Le grand rénovateur, par cela même le grand émancipateur, c’est le travail mental. La machine prend pour soi le travail musculaire, et laisse à l’ouvrier une occupation de plus en plus intellectuelle. La France dispose de plus de cinq millions de chevaux- vapeur, qui accomplissent la tâche de 105 millions d’hommes ; comme il y a moins de 10 millions d’ouvriers adultes, tout ouvrier français a ainsi sous sa domination une douzaine d’ouvriers qu’il fait travailler et dont il est le directeur intelligent.

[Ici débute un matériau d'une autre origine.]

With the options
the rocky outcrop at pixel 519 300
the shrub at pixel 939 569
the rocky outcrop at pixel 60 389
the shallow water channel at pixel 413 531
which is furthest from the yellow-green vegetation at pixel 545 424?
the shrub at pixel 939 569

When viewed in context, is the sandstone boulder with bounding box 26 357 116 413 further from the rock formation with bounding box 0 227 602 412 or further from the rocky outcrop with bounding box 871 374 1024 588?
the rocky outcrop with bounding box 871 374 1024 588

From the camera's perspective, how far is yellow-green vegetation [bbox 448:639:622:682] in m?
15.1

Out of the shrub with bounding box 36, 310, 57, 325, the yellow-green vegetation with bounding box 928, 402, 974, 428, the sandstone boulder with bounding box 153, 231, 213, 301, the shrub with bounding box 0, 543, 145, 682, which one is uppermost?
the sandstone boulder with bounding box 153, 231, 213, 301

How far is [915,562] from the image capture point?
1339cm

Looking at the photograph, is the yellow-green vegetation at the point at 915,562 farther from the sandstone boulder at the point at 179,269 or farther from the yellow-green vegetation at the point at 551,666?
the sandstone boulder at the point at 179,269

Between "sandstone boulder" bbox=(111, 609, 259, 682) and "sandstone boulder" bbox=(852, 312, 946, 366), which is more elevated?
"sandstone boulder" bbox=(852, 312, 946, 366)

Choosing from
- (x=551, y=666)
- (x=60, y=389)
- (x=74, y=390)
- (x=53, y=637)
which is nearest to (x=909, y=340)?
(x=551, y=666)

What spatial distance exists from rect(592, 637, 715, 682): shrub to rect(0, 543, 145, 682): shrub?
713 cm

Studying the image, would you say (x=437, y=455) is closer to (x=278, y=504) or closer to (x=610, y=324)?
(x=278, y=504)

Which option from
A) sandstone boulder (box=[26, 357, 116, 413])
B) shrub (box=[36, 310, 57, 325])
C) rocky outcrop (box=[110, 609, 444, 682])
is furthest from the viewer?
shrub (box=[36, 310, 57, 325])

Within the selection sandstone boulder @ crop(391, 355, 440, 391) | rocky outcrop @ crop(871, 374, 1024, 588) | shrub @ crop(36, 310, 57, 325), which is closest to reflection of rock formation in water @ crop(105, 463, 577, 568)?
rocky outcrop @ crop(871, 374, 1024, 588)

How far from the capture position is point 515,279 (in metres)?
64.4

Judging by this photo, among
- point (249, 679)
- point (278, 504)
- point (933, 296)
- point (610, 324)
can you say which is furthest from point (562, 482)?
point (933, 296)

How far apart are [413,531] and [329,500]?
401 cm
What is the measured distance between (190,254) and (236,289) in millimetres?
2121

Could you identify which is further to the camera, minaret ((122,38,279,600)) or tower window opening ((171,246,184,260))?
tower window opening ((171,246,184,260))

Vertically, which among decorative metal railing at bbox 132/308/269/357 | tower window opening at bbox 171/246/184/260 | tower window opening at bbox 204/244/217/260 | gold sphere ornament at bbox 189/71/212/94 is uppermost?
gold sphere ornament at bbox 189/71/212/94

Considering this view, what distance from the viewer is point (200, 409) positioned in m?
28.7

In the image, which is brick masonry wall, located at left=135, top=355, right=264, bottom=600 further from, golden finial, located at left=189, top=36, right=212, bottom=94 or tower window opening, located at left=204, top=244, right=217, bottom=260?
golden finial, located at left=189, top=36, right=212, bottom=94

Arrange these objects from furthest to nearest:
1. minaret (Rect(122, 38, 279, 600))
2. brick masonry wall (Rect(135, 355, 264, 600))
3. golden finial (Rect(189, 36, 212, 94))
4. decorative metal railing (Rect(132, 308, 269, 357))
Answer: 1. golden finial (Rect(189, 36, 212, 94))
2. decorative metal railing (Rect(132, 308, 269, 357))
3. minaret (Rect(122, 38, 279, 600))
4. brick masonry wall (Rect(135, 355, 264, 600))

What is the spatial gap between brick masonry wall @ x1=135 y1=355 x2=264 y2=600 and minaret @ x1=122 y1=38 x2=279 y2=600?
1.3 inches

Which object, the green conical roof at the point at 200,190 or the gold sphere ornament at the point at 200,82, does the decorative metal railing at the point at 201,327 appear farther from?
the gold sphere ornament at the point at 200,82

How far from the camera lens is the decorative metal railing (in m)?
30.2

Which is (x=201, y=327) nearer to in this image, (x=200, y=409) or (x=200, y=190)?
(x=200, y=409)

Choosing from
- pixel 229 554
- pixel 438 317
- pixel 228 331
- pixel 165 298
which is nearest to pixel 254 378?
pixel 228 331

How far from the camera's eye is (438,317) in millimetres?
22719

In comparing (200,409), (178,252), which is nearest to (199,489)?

Sismondi, puis Marx, ont fait la critique des machines et de leur action sur l’ouvrier, qui, selon eux, serait changé lui-même en une simple machine mettant les autres en mouvement. Ils ont jugé sur les premiers effets du « machinisme » et sur la crise momentanée qui en résulta. Aujourd’hui, on reconnaît que l’ouvrier, loin d’être «une machine devant une autre machine, » est de plus en plus obligé de suivre la machine dans sa complexité et dans ses perfectionnemens. Par ce nouvel ordre de choses, « son intelligence a été adaptée pour un autre but ; elle n’est pas supprimée, tant s’en faut. » Le machinisme moderne exige de l’ouvrier une surveillance qui implique des connaissances générales et une plus grande étendue d’intelligence. L’ouvrier tend à « une spécialisation moins étroite que ne l’était celle de l’ouvrier d’autrefois usant des outils primitifs. » L’avenir exigera, pour l’industrie et l’agriculture, des travailleurs de plus en plus adroits, intelligens, instruits et attentifs. Si le siècle de la vapeur a causé de déplorables maux aux ouvriers entassés dans les usines, le siècle de l’électricité, qui verra la distribution de la force motrice, lumineuse et calorifique dans les plus humbles demeures, pourra rendre le travailleur au foyer : la science aura pansé les blessures qu’elle avait faites.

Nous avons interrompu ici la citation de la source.